Especially when people know that there is a workshop and everyone is waiting to code – most people do not necessarily want to deal with theory for a long time. This is in the nature of things. I understand this really well – it tingles almost already in the fingers. Much of the things we told at the beginning were new and necessary for the further understanding but if something can be compressed that is good and should be done. Overall, I think, we had created a very good crossover.
Take your time
At first we had twice of what we had finally presented. We had to realize early on, that we have planned too much. You cannot explain everything in just one day – the subject is simply too big. We also tried our talk with an intern and we saw once again that you have to screw down the content at one place or another.

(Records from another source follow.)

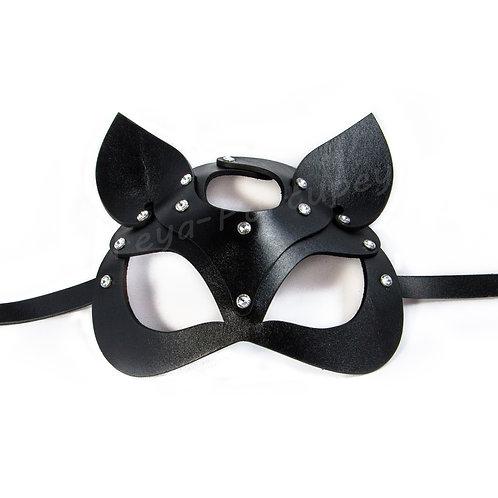 """Кожаная маска кошки """"Diamond"""" (со стразами)"""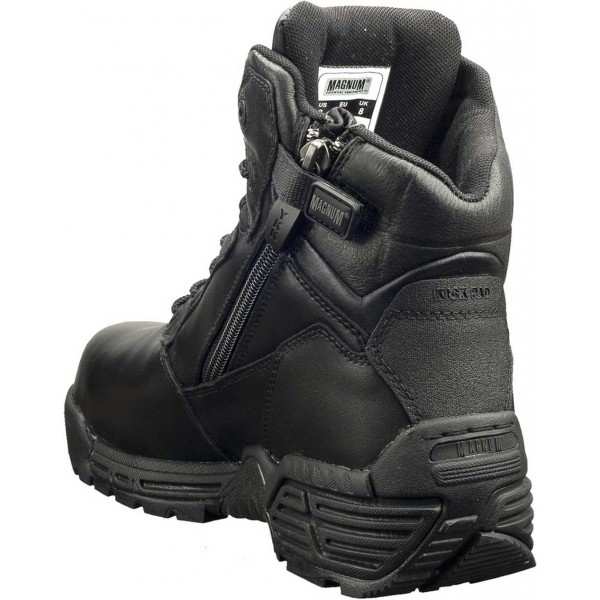 magnum-stealth-force-6-0-leather-side-zip-ct-wpi-boot-3.jpg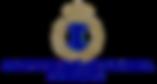 logo IIE png.png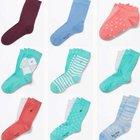 Verschiedene Marc O'Polo Socken für je 4,90€ inkl. Versand (statt 10€)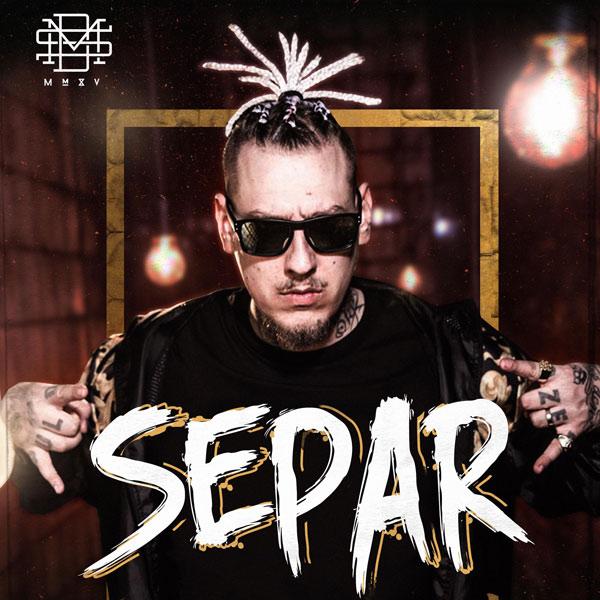 SEPAR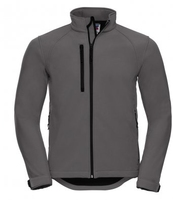 J140M Gents Grey Elite Soft Shell Jacket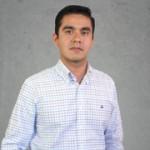 Luis Valpuesta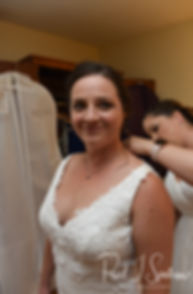 Selah smiles prior to her August 2018 wedding ceremony at The Rotunda Ballroom at Easton's Beach in Newport, Rhode Island.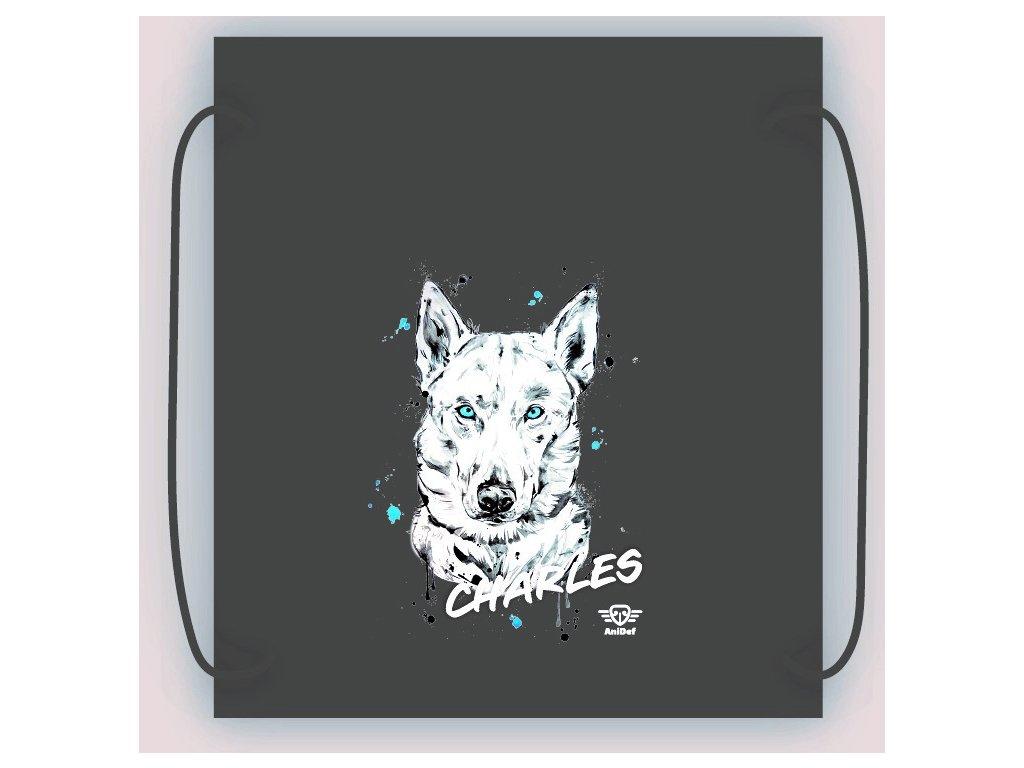 Bag Charles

At a workshop, you just need a lot more time than programming at your own laptop. Problems arise, people want to try things out and also understand what individual notations, methods, etc. do. All in all, it was a good decision to leave some of the topics out of focus and instead restrict ourselves to the basic principles. And even with this subject matter, we had the feedback that it was quite demanding. On the second day, we even adjusted the content and reduced it a bit. This is probably one of the most important lessons in designing a workshop: concentrate on the essential components and take time for them.
Relax the mood
May I introduce
Documentation, documentation, documentation
What is the password for the network, who can I contact if I have problems, what was the command at the command line to create a new component, which editor should I actually install? These are questions which are no problems if you sit at a table for two or three. But if you are sitting together in such a large group, you want to answer all open questions and support the participants as much as possible. I was already at some events and had to ask all these questions as a participant. That’s why it was important for me to help the participants in the run-up, or give them the opportunity to prepare for the day. We have prepared mails, wiki pages and a cheat sheet in order to be prepared for the most common questions. On the cheat sheet – a two-sided A4 sheet, which every participant received on the conference day, were useful information which would be needed in the course of the day. A simple but helpful tool.
With this retrospective, I hope to have encouraged the one or the other to be thought-provoking, and perhaps to provide even more interesting workshops in the future.